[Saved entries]
▬▬▬▬▬▬▬▬▬▬
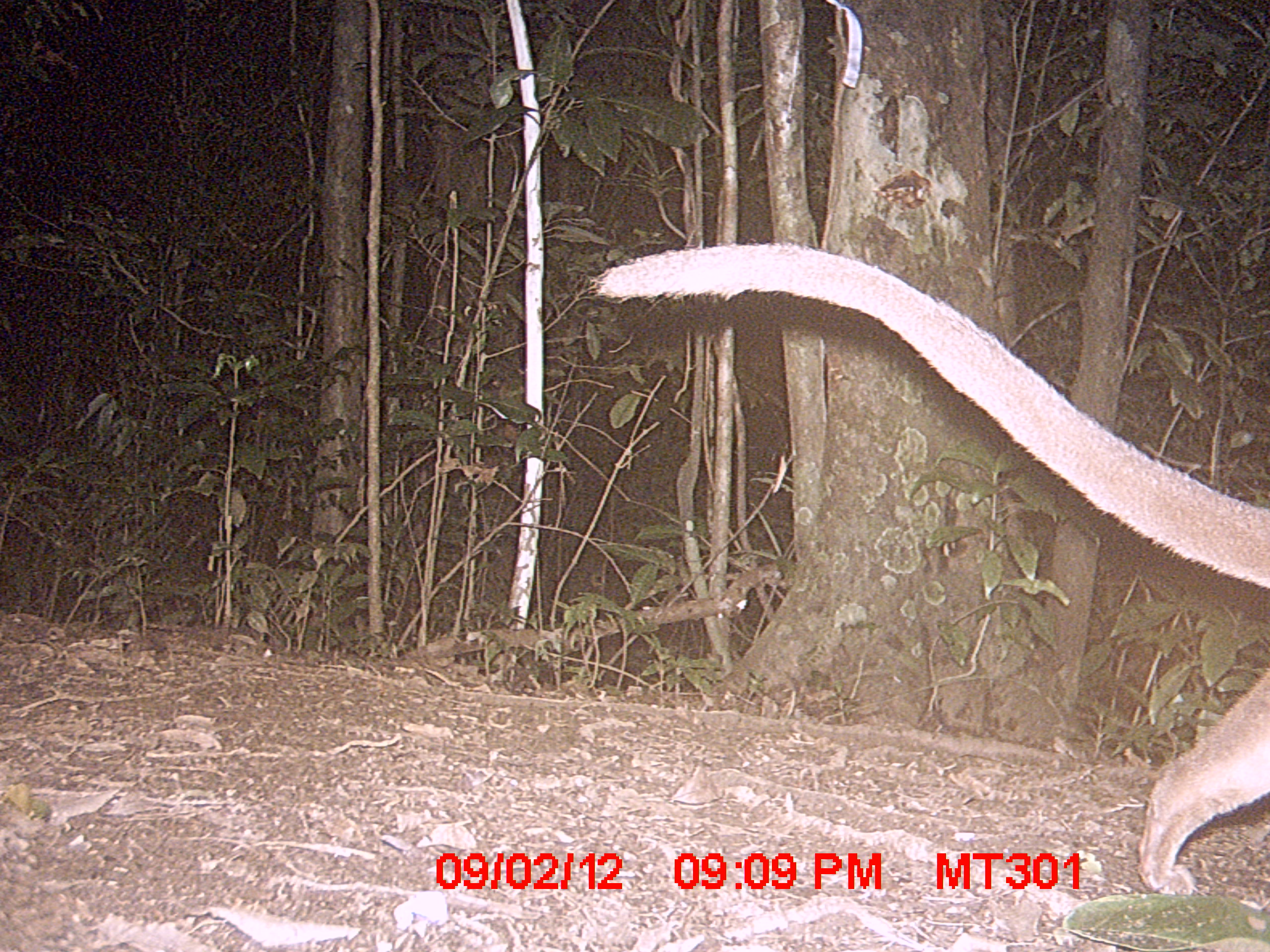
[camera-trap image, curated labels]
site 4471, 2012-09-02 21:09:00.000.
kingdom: Animalia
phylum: Chordata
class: Mammalia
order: Carnivora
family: Eupleridae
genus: Cryptoprocta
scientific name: Cryptoprocta ferox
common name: fossa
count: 1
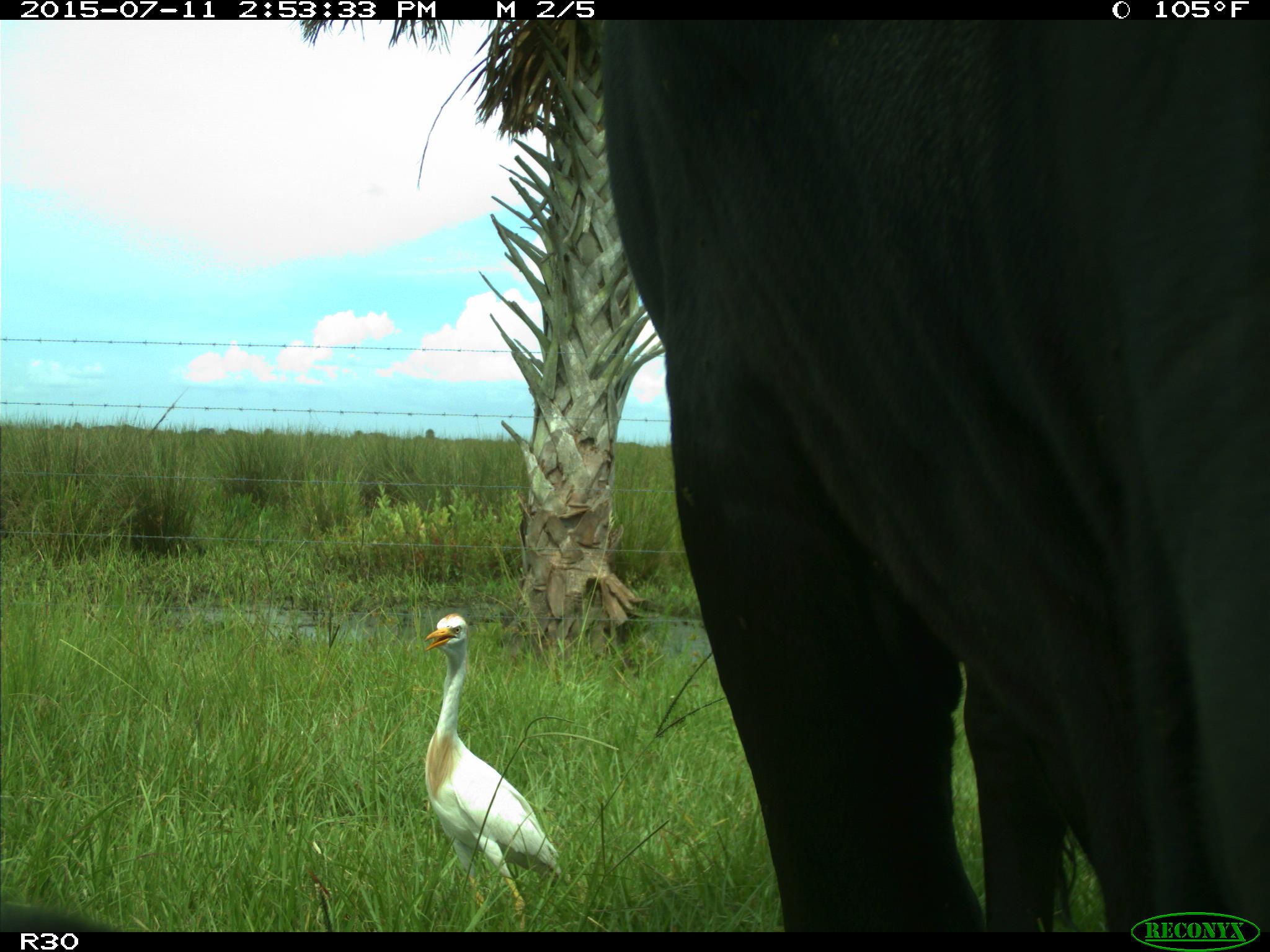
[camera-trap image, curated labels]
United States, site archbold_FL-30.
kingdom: Animalia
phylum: Chordata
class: Mammalia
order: Artiodactyla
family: Bovidae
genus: Bos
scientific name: Bos taurus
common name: domestic cow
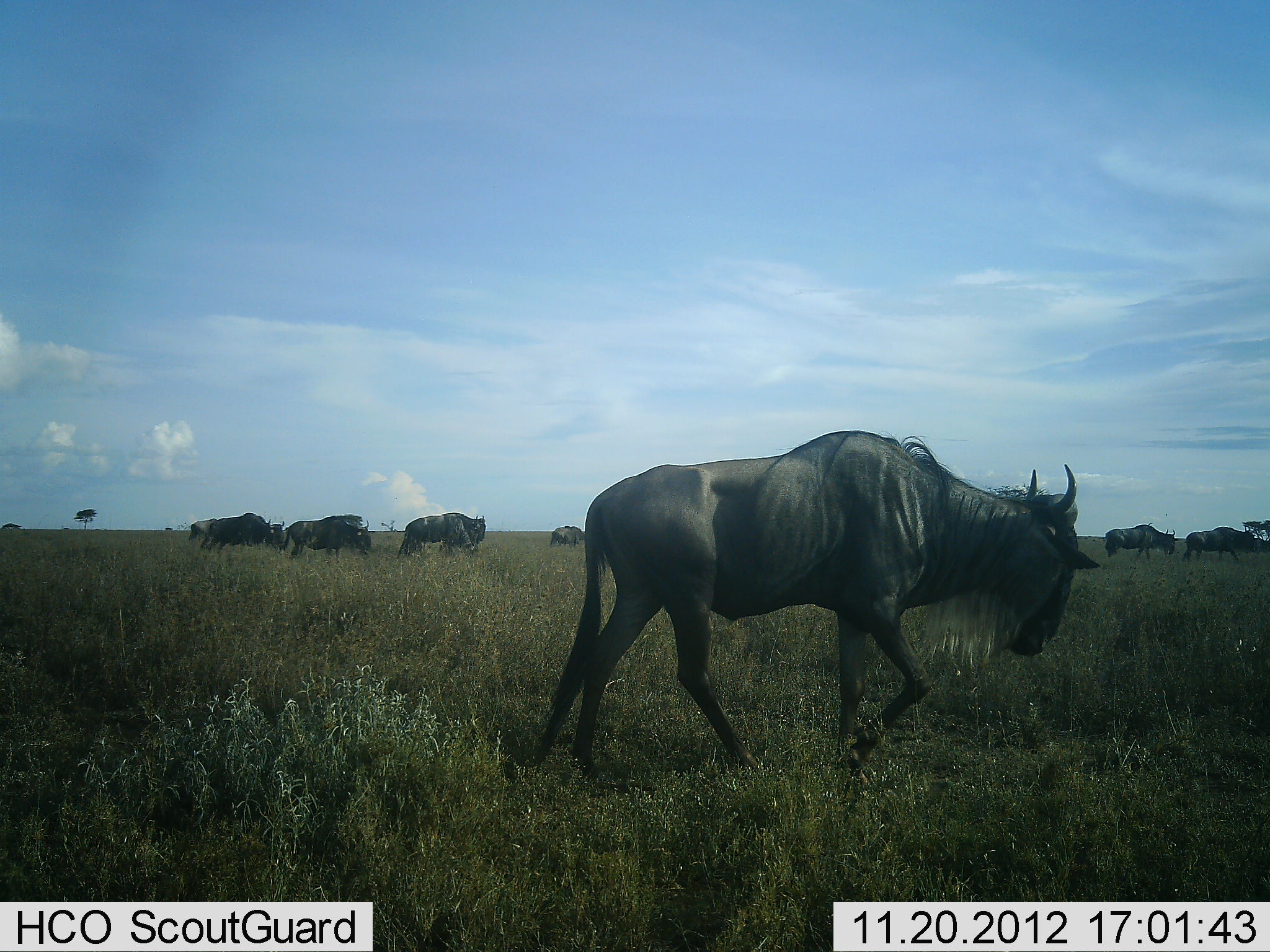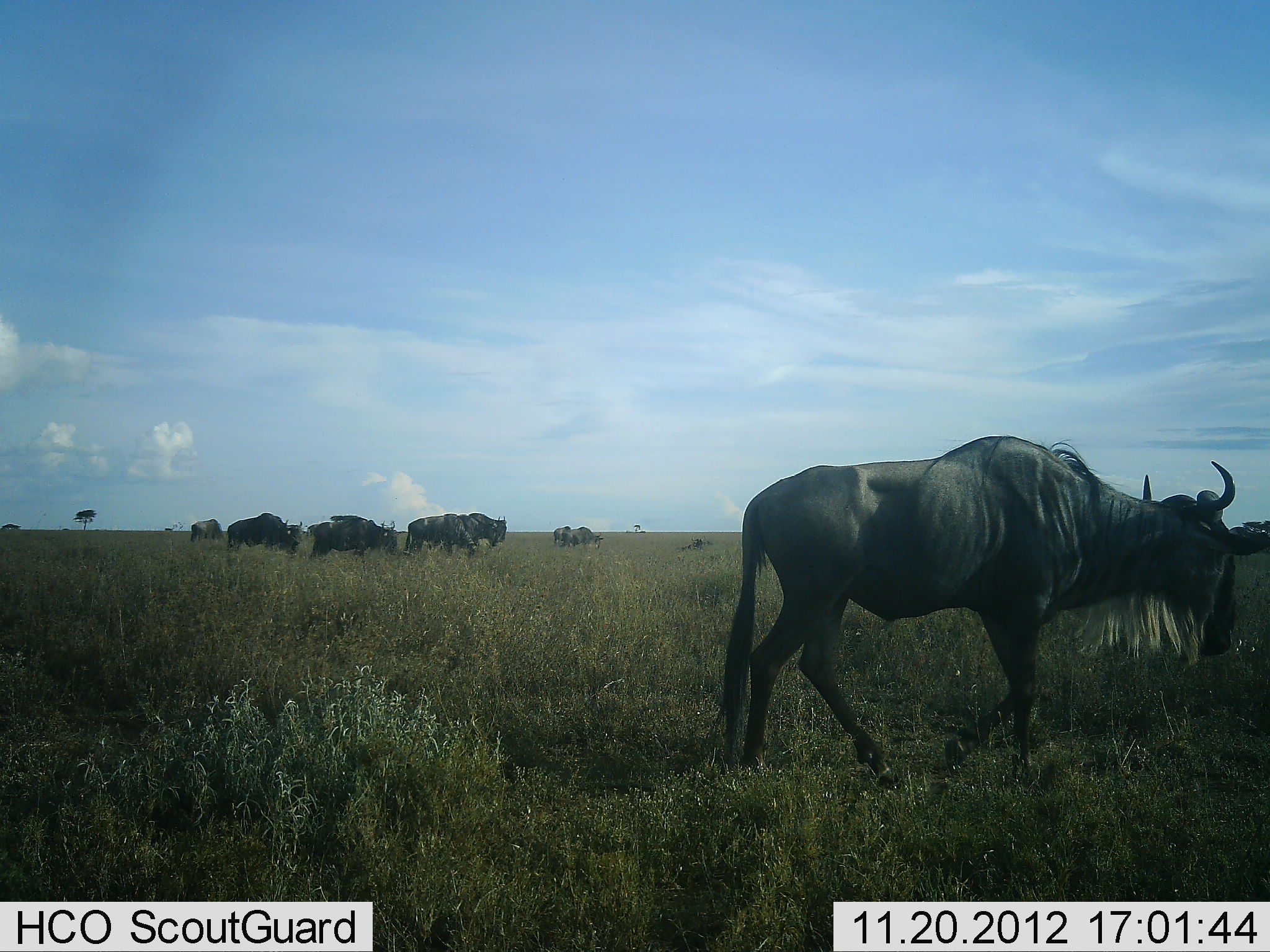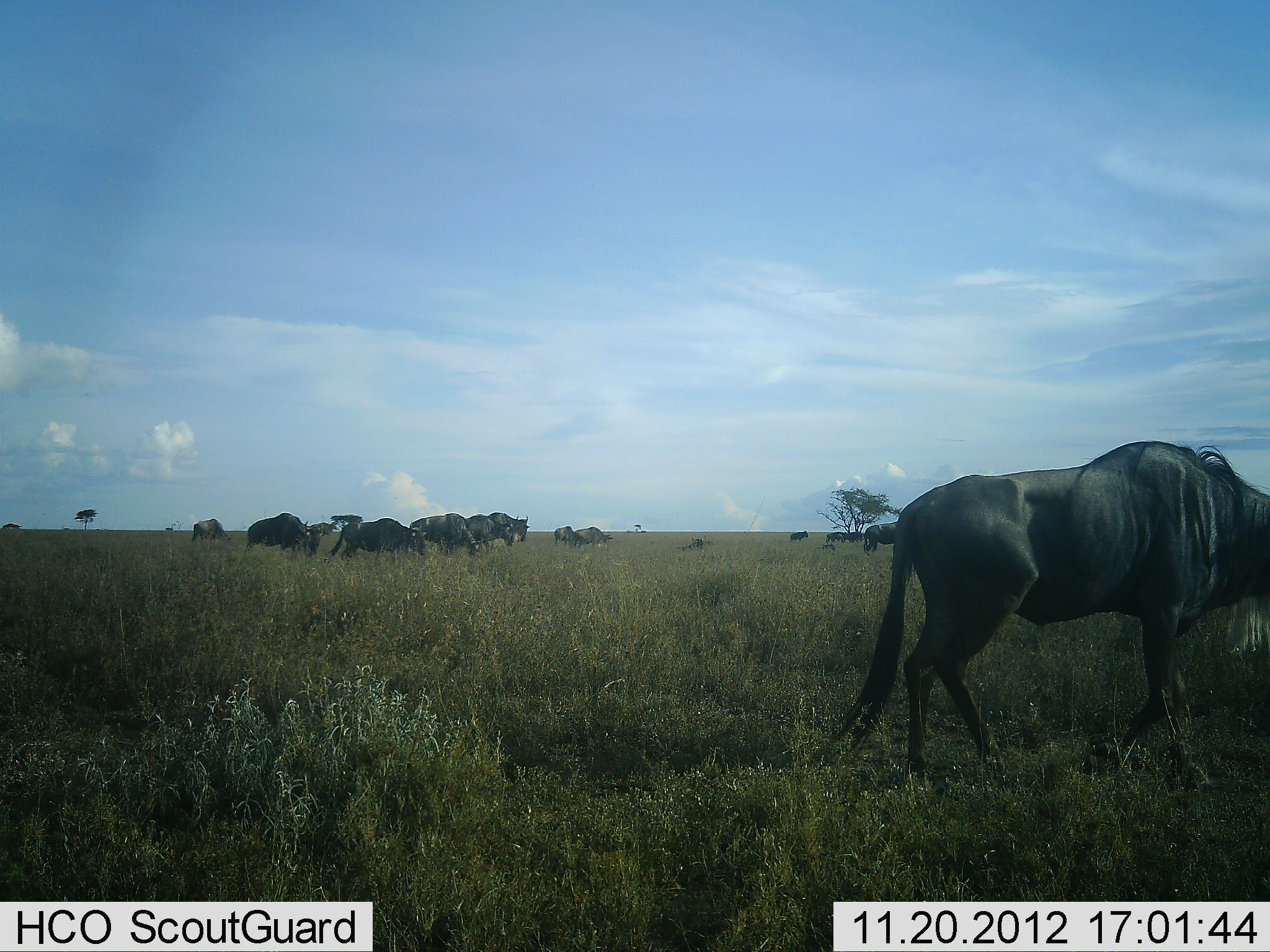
▬▬▬▬▬▬▬▬▬▬
Reply with nothing but the number of lines in the entries that include "site".

§ **ANSWER SPACE**: 2